Literatura: “Mánasteinn – o menino que nunca existiu”, do escritor islandês Sjón, é uma verdadeira jóia narrativa

texto por Gabriel Pinheiro

Um país vê, enfim, a proximidade de sua independência. Um vulcão entra em erupção, espalhando uma nuvem de poeira que, pouco a pouco, escurece a paisagem. Uma guerra entra em seus derradeiros momentos. Uma epidemia assola uma comunidade, um país, um planeta. São muitos os acontecimentos que invadem o cotidiano do protagonista de “Mánasteinn – o menino que nunca existiu“, do escritor, poeta e compositor islandês Sjón, que esteve na FLIP em 2017 e é amigo e colaborador em letras de Björk. Se, numa olhada rápida, eu pareço estar falando de um período recente da história – afinal, a guerra, a doença e a fúria da natureza seguem nos afetando de maneira cíclica ao longo dos tempos – Sjón, na verdade, nos transporta para o início do século XX, em Reykjavik, na Islândia. Com tradução de Pedro Monfort e projeto gráfico de Vinícius Alves, o livro é um lançamento da Ponto Edita.

Máni Steinn Karlsson é um jovem de 16 anos, órfão, que mora com uma tia-avó idosa num pequeno sótão. Gay, o adolescente vende o próprio corpo para homens mais velhos, de diferentes camadas sociais em uma comunidade essencialmente conservadora. Máni encontra no cinema uma válvula de escape para a monotonia e a bruteza de uma realidade pobre, onde sua existência enquanto homem gay é encarada como vício ou, pior, uma doença. O jovem passa as horas e os dias livres entre as duas únicas salas de cinema existentes na capital islandesa, enfeitiçado pelos lúmens do projetor que exibe as hoje clássicas obras do cinema mudo.

Se o cinema é um fascínio, uma personagem parece ter transposto as telas.

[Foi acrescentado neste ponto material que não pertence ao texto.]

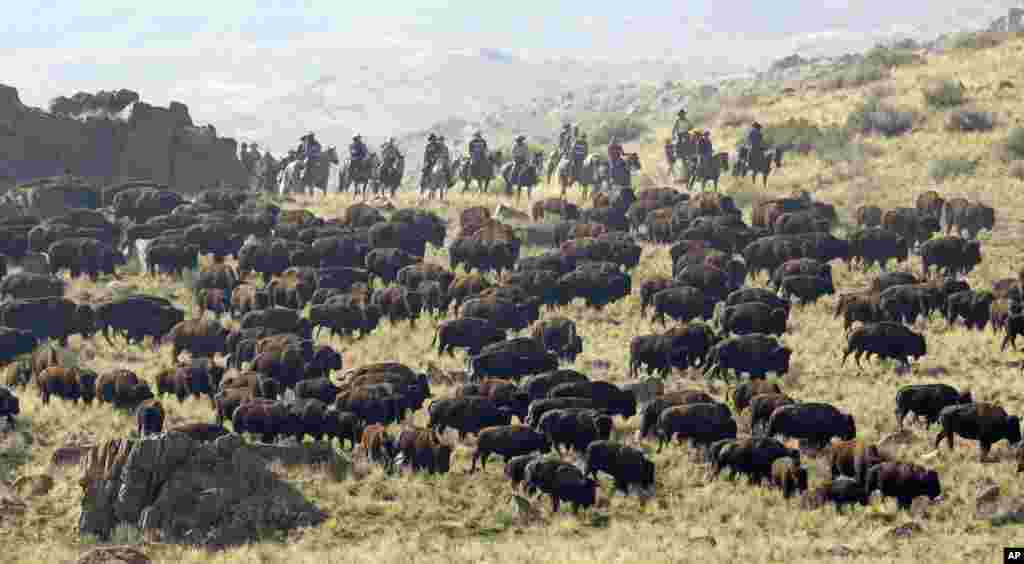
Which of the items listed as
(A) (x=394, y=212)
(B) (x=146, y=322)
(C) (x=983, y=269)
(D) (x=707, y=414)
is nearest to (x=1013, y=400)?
(D) (x=707, y=414)

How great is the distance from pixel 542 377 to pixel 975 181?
106 feet

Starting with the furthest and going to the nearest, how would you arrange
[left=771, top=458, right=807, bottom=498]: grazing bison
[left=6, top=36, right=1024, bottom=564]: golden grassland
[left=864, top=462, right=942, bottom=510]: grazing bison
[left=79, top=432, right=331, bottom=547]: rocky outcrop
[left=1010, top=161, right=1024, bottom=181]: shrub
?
1. [left=1010, top=161, right=1024, bottom=181]: shrub
2. [left=771, top=458, right=807, bottom=498]: grazing bison
3. [left=864, top=462, right=942, bottom=510]: grazing bison
4. [left=79, top=432, right=331, bottom=547]: rocky outcrop
5. [left=6, top=36, right=1024, bottom=564]: golden grassland

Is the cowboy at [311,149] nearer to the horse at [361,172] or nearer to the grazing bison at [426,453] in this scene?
the horse at [361,172]

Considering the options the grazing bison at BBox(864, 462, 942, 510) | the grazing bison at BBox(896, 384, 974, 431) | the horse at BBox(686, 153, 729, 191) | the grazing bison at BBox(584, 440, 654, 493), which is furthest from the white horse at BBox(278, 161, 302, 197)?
the grazing bison at BBox(864, 462, 942, 510)

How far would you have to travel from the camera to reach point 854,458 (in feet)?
107

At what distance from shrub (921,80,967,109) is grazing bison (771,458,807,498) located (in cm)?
4771

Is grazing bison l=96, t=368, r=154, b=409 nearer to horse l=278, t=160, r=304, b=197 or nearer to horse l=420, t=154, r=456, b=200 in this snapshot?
horse l=420, t=154, r=456, b=200

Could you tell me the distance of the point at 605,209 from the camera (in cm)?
6003

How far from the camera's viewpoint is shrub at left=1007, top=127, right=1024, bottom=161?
68500mm

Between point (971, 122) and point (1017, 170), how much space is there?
7.63 metres

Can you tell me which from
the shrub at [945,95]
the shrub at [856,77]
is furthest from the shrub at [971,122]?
the shrub at [856,77]

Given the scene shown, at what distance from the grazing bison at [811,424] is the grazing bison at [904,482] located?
297cm

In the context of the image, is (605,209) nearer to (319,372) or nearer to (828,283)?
(828,283)

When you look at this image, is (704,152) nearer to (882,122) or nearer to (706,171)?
(706,171)
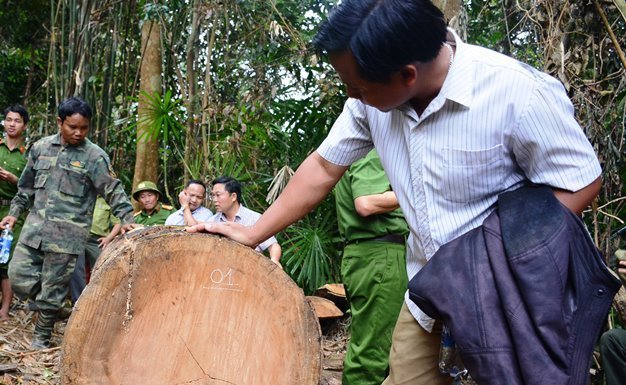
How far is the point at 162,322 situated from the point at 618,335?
230cm

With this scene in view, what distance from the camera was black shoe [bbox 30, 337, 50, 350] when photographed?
18.3ft

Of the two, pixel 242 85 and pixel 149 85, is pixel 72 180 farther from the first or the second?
pixel 149 85

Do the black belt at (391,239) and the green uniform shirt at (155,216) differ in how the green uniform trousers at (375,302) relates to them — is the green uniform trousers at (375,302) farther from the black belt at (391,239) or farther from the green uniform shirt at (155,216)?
the green uniform shirt at (155,216)

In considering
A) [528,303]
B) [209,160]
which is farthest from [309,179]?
[209,160]

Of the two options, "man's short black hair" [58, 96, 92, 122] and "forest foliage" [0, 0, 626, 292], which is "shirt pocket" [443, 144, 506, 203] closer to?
"forest foliage" [0, 0, 626, 292]

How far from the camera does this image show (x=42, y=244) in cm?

Steinn se vê seduzido por Sóla Guðb, uma garota da vizinhança que parece à frente de seu tempo, em estilo e comportamento. O rosto de Sóla relembra o da atriz francesa Musidora. Aumentando ainda mais a fantasia, seu jeito de ser e de agir o faz pensar em Irma Vep, uma das principais personagens interpretadas pela atriz no seriado “Les Vampires” (1915/1916). Uma femme fatale por excelência, musa dos surrealistas.

Estamos em 1918. Entre os encontros furtivos com outros homens e o feitiço pela misteriosa Sóla Guðb, Steinn acompanha o processo de independência da Islândia, então sob domínio dinamarquês, alcançar sua conclusão. Ao mesmo tempo, a Primeira Guerra Mundial está prestes a ser encerrada e o vulcão Katla despertou para uma das suas mais furiosas erupções naquele século. Há ainda mais um singular acontecimento que afeta a realidade vivida pelo adolescente, esvaziando as ruas da cidade e as salas de cinema onde ele se refugia: um navio estrangeiro traz consigo o vírus da gripe espanhola. Neste ponto, é assombroso como o romance evoca sentimentos muito recentes, ao nos encontrarmos recém saídos de uma pandemia. Publicado originalmente em 2013, o romance olha para o passado e parece prever um futuro que não demorou a acontecer.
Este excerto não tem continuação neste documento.